Providing sufficient safe, nutritious and affordable food to a fast-growing world population against a backdrop of climate degradation and natural resource scarcity is one of the key challenges we currently face as a planet. Transforming Europe’s food systems via a dietary shift away from traditional animal protein sources and towards plant and alternative protein sources that are nutritious, tasty, affordable and produced within sustainable food systems is one of the key actions that can be taken to help secure a sustainable food supply chain for generations to come.
For this reason, ‘alternative proteins’ have been a key focus of the European Commission’s research agenda in recent years, with a number of large multi-centre projects funded under the Horizon 2020 and Horizon Europe research programmes. These projects are actively exploring alternative proteins from numerous angles, including production methods, scientific and technological qualities, health, allergenicity, environmental aspects, commercialisation potential, and consumer acceptance.
Going forward, a more holistic and comprehensive EU regulatory framework is needed in order to support the development of the alternative-protein sector. To this end, an online Policy Roundtable event was held recently to facilitate discussion between researchers, policy makers, and other stakeholders working in the space. In attendance were representatives from six EU-funded alternative-protein projects (NextGenProteins, Smart Protein, ProFuture, SUSINCHAIN, LIKE-A-PRO, Giant Leaps), collectively known as the Horizon4Proteins collaboration. Also in attendance were the European Research Executive Agency (REA) officers who work directly with these projects, as well as representatives from the European Food Safety Authority (EFSA) and a number of EC Directorate-Generals (DGs), including RTD, AGRI, GROW, SANTE, EMPL and CLIMA. All of the research project consortia partners were invited to join the audience in order to further contribute to the discussion.
In his opening remarks, Paul Webb, Head of Green Europe’s research department at the Europea Research Executive Agency, described how research, while crucial, is never enough on its own. In the case of alternative proteins, the research must fundamentally connect with policy in order to ensure successful real-world applications.
This set the scene for a morning of lively debate between the panel members and the audience. Firstly, the three key policies underpinning food systems research (the EU Protein Strategy, which is due for launch in Q1 2024, the Farm to Fork Strategy, and Food 2030) were presented by representatives from the DGs of AGRI, SANTE, and RTD, respectively. This was followed by an overview of each of the Horizon4Proteins projects by the respective coordinators, with a focus on specific policy challenges identified on the projects. Thereafter, three plenary discussions with varying themes (protein diversification; policy support; economic development) took place, with extensive engagement from both the panel members and the audience.

ENTRIES SUPPLIED.
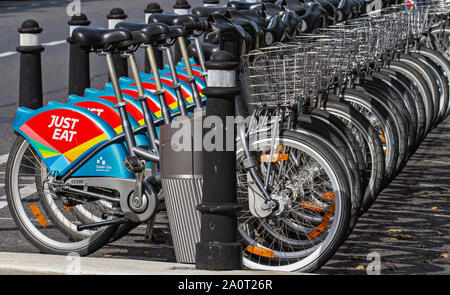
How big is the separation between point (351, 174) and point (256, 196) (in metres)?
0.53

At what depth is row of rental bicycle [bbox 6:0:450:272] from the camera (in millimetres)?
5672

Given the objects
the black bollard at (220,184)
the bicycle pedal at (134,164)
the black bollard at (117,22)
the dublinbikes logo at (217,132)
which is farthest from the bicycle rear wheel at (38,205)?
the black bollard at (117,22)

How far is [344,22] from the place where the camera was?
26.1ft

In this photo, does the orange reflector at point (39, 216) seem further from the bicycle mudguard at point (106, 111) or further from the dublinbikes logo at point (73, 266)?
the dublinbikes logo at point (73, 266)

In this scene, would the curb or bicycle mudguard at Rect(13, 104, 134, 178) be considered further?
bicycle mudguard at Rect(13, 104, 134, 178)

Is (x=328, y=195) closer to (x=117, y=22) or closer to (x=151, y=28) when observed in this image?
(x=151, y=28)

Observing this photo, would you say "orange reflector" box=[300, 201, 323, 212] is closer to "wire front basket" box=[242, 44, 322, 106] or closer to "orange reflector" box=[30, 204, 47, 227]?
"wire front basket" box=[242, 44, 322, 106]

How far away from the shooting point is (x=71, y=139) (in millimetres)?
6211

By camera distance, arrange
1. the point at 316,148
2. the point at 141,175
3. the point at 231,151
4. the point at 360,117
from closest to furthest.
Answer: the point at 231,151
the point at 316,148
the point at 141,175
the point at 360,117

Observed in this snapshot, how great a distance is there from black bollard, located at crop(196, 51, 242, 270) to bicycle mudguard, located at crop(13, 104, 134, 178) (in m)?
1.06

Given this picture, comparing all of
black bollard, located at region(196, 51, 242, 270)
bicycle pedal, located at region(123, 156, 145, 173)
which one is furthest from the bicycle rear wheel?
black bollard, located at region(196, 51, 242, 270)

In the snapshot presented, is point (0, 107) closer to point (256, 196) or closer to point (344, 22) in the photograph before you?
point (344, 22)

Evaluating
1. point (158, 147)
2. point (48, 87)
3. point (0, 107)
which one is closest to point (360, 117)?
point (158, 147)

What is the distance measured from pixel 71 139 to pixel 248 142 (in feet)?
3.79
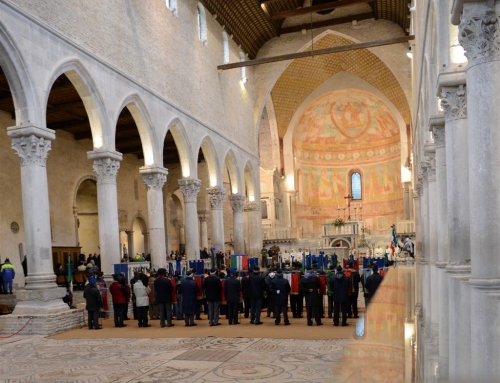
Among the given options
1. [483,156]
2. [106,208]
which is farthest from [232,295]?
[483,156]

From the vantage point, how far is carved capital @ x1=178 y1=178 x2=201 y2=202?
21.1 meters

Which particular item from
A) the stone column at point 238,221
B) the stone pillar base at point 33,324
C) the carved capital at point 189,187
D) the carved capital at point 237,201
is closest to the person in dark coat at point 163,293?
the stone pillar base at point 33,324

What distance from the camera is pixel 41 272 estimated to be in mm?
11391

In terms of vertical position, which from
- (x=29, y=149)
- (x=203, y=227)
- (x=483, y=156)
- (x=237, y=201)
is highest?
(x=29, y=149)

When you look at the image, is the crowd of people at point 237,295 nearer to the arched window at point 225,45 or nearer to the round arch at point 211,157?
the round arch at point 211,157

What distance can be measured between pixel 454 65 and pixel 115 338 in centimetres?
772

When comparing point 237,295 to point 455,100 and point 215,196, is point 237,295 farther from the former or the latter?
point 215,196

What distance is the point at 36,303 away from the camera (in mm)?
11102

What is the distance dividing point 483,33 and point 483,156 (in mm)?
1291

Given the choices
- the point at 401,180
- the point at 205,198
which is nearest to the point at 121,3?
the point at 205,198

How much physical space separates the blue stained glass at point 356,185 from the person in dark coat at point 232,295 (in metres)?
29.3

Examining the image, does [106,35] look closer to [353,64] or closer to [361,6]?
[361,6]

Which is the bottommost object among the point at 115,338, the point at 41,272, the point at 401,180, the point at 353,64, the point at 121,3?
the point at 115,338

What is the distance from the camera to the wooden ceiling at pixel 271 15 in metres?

REQUIREMENT 1. Quote the alternative-protein text word for word, beginning at the words "This set the" and stopping after "both the panel members and the audience.".
REQUIREMENT 2. Write what comes next in the alternative-protein text, picking up right after its final sentence.
The records come from a separate source.

TASK RESPONSE 1.
This set the scene for a morning of lively debate between the panel members and the audience. Firstly, the three key policies underpinning food systems research (the EU Protein Strategy, which is due for launch in Q1 2024, the Farm to Fork Strategy, and Food 2030) were presented by representatives from the DGs of AGRI, SANTE, and RTD, respectively. This was followed by an overview of each of the Horizon4Proteins projects by the respective coordinators, with a focus on specific policy challenges identified on the projects. Thereafter, three plenary discussions with varying themes (protein diversification; policy support; economic development) took place, with extensive engagement from both the panel members and the audience.

TASK RESPONSE 2.
The points raised during these rich discussions were highly valuable to all involved. They highlighted to policy makers the main concerns and specific needs for policy support among those aiming to further develop the EU alternative-protein sector. They will also help to sharpen the focus of the policy briefs being developed as practical outputs on each of the projects, identifying the policy points that most urgently need to be addressed.
The final remarks at this event were delivered by Amanda Jane Ozin-Hofsaess, the REA Project Officer for the project cluster, who was enthusiastic about the insightful session, saying she appreciated the opportunity to listen and learn, and that she looks forward with interest to next steps in this area.
As for these next steps, a joint Horizon4Proteins policy brief will soon be launched to address a number of specific policy actions that the group wishes to see implemented. These will include:
- Small changes to current EU food labelling and marketing standards that are needed to make plant and alternative protein-based products more available and accessible to European citizens.
- Incorporating minimum criteria for plant-based foods into public-food procurement, which could facilitate a shift towards plant-based diets on a significant scale.
- Meaningful support for plant and alternative proteins (such as favourable VAT rates), which are essential to allowing these sectors to thrive.
- An audit of the novel-food authorisation process in order to ensure that novel protein products are helped, rather than hindered, in accessing the EU market.
- Maintaining economic sustainability as a key focus, thus ensuring that the livelihoods of local growers and farmers in Europe are preserved, in any food-systems transition.
A continued two-way flow of information between policy makers and researchers will be essential in order to ensure effective and evidence-based policy making. A project meeting later this year has already been identified as an opportunity to continue the discussion.